Sunday, November 27, 2011

Hunger No More, by the Episcopal Diocese of Washington; Homemade Egg Noodles

Hunger No MoreToday at St. Alban's, we had an Alternative Gift Fair to kick of Advent. One of the tables was for the diocese's hunger fund, which gets money out to feeding programs across the Washington area. I snatched up two copies, because, well, I loves me a church cookbook, and I also contributed a ton of recipes.

Hunger No More: Food & Fellowship from the Episcopal Diocese of Washington was edited by Kimberly Bujak, Lucy Chumbley, and Ann V. Talty, and came out just last month (October 2011). They call it "a cookbook that celebrates food, fellowship and the spirit of friendship and community that abides in the Diocese of Washington."

There's still time to order one if you're looking for a Christmas gift for your favorite cookbook lover--the books are $20 each, $12 of which is tax deductible.
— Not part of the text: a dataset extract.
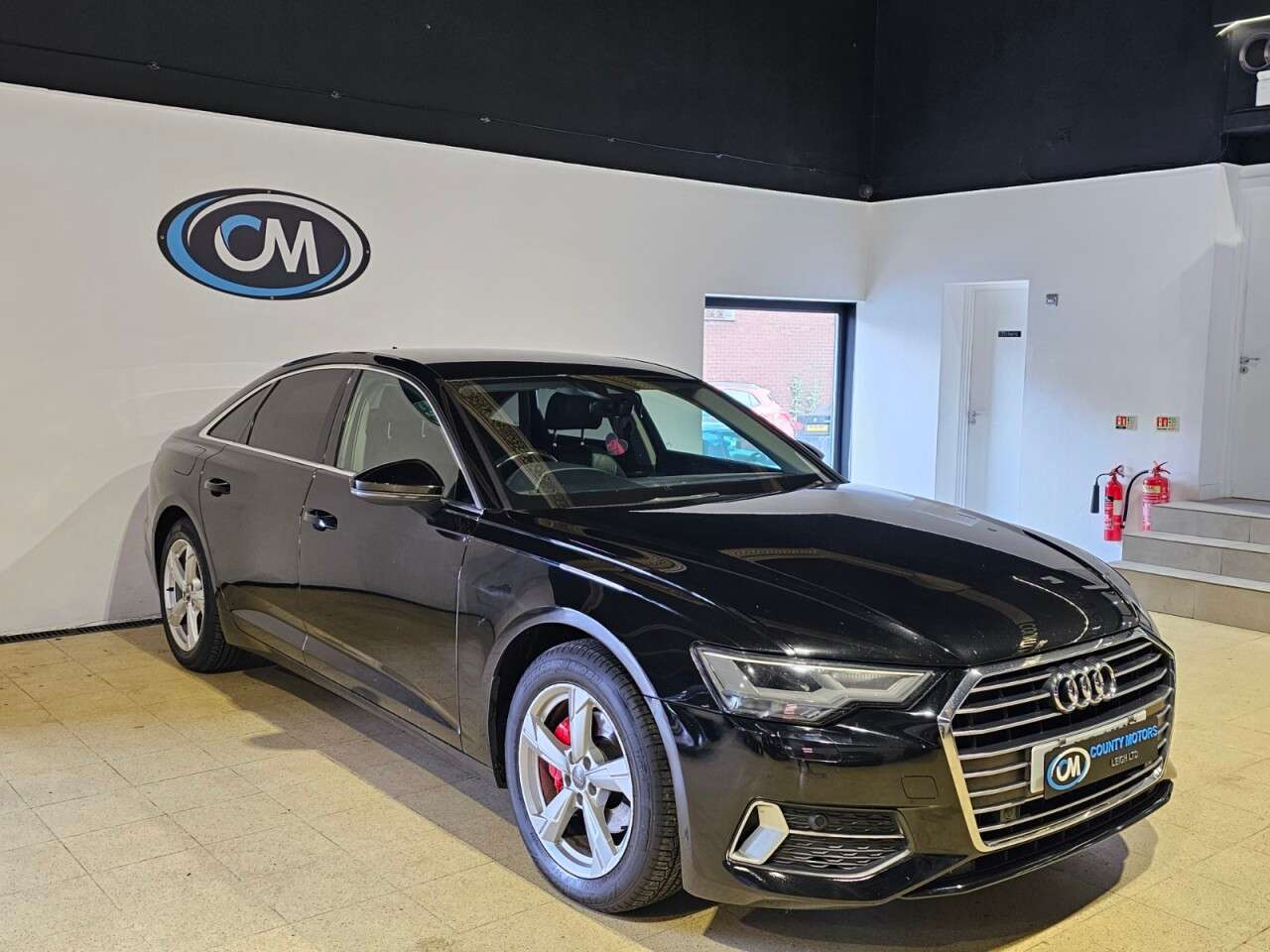 A 2019 AUDI A6 SALOON 2.0 TDI 40 Sport Saloon 4dr Diesel S Tronic Euro 6 (s/s) (204 ps) Long MOT, A 2019 AUDI A6 SALOON 2.0 TDI 40 Sport Saloon 4dr Diesel S Tronic Euro 6 (s/s) (204 ps) Long MOT,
Now, it's the week after Thanksgiving, and you might be in need of some leftovers help. If you've a mind to make turkey noodle casserole, why not try your hand at making your own noodles?

Homemade Egg Noodles

1 egg

This recipe is over 100 years old and was told to me years ago in Colorado by my grandmother. First, you crack an egg into a medium-sized mixing bowl, saving half the egg shell. Measure cream into the saved half-shell and add the cream to the egg in the mixing bowl. Add a pinch of salt and stir with a fork. Add flour and stir until the dough forms a ball, then turn out onto a floured surface.

Roll out the dough to desired thickness and cut into strips. Grandmother used a sharp knife for this and I use a pizza cutting wheel. The raw noodles can be dried for a couple of hours at this point, but it's not absolutely necessary. Grandmother hung the raw noodles to dry on clean tea towels on the backs of her kitchen chairs.

Place the noodles into your pot of chicken soup and let them simmer for half an hour or more before serving. The flour on the noodles thickens the soup nicely.

Donna Courtney
St. Dunstan's

For your casserole needs, you'll want to be cooking these up on their own, not as part of soup. Though, heck, you can cook them in stock--extra flavor is a good thing. I wouldn't go a half hour of cooking time, though. You'll want to test for doneness often, as you don't want them falling to mush in the casserole dish.

A lot of the recipes in Hunger No More have little snippets of stories included, sharing how the dishes show up in the contributors' lives. I don't think I'll be typing out the 4 page recipe for sourdough bread, but knowing that it exists makes me happy -- I like a conversational tone in recipes.